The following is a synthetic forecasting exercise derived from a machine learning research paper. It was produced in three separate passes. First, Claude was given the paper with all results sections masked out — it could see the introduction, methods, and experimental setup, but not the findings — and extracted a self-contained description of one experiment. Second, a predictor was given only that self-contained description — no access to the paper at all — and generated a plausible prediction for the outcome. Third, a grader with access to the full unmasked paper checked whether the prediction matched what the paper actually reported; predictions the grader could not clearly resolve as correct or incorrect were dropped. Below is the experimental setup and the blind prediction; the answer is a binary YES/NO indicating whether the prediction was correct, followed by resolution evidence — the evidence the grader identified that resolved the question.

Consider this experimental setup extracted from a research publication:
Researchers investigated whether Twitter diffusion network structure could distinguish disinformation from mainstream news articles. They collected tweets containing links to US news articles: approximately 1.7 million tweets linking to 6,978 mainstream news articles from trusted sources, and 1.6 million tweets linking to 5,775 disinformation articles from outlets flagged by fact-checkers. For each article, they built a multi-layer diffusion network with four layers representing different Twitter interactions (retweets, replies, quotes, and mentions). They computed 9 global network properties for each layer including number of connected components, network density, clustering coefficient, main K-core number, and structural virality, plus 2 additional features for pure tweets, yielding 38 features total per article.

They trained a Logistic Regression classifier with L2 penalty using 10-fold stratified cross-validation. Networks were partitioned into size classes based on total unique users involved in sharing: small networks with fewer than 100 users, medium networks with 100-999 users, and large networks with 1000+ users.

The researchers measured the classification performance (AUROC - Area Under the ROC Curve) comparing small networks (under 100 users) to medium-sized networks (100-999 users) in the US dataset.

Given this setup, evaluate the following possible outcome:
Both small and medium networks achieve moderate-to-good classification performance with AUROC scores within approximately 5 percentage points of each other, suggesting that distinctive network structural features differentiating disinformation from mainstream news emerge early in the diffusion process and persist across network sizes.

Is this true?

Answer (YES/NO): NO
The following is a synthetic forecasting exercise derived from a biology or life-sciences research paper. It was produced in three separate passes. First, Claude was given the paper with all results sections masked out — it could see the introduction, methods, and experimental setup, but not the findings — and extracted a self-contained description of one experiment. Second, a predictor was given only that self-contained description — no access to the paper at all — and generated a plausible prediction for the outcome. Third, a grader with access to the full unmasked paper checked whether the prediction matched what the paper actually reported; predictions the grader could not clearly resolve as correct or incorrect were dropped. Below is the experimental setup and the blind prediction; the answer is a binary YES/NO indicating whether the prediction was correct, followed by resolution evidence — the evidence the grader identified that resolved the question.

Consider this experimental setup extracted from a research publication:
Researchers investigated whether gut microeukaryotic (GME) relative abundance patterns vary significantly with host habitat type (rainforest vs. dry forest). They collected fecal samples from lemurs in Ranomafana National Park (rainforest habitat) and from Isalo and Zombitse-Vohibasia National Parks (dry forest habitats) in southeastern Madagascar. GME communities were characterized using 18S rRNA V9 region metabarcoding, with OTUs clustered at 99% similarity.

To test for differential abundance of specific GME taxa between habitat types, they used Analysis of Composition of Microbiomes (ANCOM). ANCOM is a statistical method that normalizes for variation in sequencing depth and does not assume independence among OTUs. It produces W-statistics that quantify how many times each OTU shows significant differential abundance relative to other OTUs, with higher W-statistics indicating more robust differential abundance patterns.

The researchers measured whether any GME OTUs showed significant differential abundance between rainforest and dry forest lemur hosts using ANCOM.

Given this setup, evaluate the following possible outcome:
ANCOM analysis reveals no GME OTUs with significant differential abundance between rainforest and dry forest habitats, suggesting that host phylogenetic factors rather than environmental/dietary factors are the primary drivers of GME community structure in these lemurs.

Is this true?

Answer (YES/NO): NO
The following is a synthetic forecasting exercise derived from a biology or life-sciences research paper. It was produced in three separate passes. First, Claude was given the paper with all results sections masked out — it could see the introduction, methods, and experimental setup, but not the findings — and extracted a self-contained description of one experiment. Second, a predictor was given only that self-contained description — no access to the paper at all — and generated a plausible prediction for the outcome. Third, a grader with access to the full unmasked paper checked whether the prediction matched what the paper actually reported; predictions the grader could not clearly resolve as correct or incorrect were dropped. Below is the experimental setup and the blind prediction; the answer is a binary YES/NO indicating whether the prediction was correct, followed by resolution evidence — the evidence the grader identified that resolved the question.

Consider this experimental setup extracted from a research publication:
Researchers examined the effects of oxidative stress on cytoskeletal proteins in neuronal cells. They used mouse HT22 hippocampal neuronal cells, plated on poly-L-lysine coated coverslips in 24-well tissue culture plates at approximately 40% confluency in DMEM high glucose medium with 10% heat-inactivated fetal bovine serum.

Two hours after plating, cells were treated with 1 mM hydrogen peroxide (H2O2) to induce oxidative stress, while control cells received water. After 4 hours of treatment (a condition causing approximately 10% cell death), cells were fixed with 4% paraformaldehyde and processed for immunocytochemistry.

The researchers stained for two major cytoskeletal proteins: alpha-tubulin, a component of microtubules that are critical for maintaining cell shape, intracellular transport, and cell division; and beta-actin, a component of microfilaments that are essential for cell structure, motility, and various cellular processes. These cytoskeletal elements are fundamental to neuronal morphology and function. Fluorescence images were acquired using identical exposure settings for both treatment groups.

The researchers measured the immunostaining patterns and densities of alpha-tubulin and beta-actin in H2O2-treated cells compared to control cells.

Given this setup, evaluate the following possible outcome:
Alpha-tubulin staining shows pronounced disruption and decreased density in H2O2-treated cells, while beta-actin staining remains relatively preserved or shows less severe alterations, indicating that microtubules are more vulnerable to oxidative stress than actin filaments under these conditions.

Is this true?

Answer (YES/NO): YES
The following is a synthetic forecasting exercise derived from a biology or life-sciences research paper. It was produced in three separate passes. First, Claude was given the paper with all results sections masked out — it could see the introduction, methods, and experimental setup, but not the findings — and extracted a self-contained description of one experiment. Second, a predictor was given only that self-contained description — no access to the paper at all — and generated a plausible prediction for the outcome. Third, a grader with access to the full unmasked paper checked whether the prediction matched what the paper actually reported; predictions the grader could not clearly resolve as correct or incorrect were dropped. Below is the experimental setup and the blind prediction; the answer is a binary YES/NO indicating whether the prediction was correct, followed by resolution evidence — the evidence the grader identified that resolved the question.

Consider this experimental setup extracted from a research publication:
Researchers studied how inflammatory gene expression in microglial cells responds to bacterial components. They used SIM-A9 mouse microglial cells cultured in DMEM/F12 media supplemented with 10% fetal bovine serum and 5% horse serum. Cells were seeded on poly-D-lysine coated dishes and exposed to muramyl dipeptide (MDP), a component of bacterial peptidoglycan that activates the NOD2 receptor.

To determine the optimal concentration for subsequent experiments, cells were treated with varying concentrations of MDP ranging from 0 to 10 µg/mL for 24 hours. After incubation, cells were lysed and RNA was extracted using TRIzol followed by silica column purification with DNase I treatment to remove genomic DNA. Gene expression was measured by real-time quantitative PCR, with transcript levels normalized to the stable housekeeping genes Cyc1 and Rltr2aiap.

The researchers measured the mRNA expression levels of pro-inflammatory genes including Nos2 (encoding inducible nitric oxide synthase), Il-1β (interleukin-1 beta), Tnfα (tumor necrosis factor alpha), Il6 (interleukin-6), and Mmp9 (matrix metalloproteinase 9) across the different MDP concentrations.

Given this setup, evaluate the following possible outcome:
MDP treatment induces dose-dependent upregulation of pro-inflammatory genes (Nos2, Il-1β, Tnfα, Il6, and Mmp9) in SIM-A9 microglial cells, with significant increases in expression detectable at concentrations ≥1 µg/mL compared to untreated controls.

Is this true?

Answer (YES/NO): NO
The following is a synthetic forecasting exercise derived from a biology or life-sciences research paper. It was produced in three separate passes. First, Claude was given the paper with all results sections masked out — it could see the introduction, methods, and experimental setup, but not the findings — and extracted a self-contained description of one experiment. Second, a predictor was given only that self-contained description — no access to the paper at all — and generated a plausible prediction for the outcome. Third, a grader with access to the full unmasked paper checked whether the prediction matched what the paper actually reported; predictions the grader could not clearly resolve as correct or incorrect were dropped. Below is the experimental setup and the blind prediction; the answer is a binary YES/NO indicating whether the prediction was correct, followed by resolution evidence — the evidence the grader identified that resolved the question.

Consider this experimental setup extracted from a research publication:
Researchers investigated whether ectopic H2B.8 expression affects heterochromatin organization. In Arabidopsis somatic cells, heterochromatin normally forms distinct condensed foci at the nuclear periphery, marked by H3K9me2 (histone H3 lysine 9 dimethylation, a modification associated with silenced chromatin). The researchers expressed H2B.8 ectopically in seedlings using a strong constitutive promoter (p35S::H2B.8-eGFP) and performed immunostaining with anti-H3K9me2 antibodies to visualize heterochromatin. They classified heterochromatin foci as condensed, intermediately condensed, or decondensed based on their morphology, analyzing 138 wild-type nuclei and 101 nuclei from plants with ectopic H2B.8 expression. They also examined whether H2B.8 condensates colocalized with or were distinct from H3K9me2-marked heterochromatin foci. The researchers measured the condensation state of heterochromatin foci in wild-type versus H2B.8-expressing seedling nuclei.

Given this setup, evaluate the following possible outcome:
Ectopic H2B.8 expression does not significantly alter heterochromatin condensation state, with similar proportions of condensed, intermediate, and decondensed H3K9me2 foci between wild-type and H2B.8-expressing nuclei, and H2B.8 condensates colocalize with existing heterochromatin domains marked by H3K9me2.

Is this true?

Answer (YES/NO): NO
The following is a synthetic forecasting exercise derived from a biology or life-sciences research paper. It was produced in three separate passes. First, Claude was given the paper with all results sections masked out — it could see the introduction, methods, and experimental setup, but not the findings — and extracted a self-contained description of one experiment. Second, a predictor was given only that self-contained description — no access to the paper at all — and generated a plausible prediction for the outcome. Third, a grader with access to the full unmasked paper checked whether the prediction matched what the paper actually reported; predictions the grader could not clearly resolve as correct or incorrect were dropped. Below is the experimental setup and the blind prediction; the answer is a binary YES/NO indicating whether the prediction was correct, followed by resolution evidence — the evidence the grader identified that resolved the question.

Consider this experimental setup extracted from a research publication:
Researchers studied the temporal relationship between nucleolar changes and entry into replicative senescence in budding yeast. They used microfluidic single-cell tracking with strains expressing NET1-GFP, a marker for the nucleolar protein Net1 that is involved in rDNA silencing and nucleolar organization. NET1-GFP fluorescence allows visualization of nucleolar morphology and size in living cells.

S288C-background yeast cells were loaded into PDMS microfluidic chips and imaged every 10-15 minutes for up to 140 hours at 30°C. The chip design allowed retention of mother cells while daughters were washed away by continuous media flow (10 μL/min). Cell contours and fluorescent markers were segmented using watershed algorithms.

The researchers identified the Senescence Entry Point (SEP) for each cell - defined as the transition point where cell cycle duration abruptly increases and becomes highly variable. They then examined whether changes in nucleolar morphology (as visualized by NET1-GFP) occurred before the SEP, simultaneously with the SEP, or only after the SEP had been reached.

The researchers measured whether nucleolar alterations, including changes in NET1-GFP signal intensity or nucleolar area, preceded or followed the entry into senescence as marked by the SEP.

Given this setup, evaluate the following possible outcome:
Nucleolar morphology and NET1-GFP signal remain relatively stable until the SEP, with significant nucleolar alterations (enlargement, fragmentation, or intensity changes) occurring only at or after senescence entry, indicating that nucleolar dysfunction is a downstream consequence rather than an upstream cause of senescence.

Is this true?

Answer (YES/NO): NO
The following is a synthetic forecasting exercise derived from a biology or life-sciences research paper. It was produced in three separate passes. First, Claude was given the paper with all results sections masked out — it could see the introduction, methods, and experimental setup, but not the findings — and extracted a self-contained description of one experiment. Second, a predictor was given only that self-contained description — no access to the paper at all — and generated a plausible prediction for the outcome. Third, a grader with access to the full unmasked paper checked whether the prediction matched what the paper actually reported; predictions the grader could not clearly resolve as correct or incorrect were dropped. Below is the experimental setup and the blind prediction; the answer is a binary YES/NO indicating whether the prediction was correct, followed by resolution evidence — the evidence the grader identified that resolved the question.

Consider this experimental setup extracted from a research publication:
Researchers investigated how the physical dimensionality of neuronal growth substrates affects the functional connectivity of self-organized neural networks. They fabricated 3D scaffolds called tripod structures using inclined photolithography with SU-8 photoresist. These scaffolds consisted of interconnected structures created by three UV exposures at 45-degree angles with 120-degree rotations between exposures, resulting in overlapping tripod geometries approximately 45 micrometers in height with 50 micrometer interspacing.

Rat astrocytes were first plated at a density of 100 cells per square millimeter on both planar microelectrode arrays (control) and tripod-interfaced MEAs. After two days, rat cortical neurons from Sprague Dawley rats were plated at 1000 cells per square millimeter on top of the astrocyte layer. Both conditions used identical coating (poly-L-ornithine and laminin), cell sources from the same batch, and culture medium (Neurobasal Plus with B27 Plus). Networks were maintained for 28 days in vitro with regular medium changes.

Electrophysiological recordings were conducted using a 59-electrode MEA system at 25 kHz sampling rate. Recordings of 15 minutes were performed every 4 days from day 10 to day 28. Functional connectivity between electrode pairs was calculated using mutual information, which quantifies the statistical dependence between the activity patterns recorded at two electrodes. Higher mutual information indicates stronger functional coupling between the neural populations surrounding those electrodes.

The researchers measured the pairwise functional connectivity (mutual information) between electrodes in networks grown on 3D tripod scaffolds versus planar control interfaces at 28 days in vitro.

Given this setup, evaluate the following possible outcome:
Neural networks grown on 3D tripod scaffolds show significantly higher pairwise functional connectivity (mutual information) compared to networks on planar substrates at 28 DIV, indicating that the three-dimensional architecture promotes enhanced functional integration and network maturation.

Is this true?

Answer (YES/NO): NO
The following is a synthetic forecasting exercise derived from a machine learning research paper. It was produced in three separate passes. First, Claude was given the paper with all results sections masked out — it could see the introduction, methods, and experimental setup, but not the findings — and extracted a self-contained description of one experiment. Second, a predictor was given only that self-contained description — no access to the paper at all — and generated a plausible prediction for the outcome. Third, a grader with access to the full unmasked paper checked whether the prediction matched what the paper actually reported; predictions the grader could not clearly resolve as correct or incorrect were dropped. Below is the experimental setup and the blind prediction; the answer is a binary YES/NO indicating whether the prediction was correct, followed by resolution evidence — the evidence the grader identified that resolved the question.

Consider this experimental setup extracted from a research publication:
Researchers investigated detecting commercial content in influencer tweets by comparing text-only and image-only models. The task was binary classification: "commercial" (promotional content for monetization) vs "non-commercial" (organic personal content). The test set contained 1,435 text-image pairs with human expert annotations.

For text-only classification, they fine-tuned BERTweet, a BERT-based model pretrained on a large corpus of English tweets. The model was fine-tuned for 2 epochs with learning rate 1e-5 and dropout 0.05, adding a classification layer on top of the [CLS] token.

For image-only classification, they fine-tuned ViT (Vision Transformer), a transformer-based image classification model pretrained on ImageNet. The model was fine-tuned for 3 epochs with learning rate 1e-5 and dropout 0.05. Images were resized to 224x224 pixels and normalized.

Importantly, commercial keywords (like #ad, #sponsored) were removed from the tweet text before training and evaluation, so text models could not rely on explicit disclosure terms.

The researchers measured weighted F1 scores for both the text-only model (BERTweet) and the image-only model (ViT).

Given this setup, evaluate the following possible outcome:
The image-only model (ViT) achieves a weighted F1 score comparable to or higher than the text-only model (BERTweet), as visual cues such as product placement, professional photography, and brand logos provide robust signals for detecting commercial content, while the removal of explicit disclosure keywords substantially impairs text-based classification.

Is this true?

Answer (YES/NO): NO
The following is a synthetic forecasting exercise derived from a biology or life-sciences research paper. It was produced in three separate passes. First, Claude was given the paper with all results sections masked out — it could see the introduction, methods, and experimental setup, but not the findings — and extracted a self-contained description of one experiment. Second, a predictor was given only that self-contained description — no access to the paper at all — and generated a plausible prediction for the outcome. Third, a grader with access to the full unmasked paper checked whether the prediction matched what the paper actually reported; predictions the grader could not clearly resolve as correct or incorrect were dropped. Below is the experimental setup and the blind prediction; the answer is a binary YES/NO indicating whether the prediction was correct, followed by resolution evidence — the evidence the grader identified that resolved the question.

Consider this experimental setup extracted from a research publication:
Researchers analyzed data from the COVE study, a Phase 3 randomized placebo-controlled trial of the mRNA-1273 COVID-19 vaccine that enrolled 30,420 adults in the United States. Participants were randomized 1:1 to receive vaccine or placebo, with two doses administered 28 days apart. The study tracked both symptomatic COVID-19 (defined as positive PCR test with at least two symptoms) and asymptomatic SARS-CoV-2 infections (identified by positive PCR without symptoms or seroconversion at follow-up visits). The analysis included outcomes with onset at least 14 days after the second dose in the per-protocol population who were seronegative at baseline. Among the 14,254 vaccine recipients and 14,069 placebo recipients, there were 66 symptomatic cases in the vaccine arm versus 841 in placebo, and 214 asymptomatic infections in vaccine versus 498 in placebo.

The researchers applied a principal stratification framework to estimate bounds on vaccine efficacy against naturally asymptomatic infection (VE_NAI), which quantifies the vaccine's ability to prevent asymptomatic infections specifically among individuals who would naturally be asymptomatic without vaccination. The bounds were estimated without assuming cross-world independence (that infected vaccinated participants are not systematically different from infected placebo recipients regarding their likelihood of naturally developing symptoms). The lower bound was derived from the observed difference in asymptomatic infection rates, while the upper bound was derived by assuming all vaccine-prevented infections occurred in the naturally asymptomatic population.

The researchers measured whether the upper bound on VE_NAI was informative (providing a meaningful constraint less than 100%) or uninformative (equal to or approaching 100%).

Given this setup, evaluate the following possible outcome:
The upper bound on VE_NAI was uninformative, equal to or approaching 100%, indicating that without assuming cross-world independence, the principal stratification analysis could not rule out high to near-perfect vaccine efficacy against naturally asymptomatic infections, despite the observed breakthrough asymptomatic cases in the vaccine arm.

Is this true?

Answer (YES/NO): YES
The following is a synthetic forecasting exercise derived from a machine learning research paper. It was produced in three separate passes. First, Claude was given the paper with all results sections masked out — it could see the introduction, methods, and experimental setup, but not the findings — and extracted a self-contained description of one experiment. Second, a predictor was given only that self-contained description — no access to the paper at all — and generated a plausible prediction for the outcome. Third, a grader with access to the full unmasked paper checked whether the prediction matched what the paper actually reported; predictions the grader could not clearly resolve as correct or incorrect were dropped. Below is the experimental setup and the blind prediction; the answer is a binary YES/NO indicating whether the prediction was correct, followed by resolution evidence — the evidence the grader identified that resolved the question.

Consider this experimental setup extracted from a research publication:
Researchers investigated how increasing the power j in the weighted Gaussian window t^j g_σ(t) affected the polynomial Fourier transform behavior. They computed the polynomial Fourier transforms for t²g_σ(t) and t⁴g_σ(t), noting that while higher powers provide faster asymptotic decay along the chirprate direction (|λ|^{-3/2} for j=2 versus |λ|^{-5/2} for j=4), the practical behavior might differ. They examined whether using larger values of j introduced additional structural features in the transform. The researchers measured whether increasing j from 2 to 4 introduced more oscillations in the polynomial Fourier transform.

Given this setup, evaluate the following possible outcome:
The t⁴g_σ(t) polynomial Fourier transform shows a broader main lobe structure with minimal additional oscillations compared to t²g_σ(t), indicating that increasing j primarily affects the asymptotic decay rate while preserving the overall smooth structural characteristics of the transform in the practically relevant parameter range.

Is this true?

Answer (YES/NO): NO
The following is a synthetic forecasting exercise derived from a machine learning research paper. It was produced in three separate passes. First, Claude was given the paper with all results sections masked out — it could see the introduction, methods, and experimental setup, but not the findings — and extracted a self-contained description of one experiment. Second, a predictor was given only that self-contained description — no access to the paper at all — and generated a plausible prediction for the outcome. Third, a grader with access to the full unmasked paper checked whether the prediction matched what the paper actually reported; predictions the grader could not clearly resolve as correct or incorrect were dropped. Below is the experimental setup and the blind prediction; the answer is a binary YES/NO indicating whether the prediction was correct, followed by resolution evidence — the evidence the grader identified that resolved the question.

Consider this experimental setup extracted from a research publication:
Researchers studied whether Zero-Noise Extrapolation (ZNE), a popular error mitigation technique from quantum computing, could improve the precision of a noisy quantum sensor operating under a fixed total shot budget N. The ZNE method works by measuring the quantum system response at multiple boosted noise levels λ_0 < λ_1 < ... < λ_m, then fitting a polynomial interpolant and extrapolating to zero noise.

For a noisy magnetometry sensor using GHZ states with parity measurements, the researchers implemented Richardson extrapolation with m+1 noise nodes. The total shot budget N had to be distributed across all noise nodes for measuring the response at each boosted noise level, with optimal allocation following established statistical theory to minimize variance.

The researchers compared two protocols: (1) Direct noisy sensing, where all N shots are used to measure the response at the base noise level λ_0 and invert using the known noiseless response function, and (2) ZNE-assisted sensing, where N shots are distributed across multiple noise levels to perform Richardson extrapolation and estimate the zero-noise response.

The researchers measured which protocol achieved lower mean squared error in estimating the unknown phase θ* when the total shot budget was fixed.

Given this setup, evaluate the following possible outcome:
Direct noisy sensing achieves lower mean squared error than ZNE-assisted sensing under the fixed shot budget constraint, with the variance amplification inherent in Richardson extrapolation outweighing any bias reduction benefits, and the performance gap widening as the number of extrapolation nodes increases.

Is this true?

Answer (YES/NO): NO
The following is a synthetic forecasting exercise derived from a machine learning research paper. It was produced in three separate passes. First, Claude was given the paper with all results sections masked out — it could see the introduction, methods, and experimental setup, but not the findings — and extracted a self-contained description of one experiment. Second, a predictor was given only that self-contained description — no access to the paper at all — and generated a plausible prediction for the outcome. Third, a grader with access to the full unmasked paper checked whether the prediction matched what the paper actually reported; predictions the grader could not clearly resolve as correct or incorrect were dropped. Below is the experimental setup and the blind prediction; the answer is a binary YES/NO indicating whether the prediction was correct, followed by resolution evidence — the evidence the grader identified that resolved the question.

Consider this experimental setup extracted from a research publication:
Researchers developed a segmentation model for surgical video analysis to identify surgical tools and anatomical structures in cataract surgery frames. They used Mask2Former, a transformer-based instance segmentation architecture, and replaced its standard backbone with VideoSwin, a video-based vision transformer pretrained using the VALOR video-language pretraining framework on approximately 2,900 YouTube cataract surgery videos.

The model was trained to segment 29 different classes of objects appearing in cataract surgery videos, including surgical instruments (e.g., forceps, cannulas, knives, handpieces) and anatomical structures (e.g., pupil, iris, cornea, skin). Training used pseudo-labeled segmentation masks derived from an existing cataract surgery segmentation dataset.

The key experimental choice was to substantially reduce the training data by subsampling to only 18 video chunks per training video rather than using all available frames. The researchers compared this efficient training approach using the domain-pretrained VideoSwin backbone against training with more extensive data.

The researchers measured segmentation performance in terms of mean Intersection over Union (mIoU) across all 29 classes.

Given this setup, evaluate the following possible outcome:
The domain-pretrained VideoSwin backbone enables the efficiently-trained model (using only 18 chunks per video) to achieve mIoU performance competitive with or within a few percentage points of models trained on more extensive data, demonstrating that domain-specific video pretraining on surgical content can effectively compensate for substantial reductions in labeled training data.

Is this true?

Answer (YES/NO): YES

TASK REQUIREMENTS
Give a tally of the lines in the listing above that contain the word "terms", and provide nothing beyond the number.

OUTPUT OF THE EXERCISE
2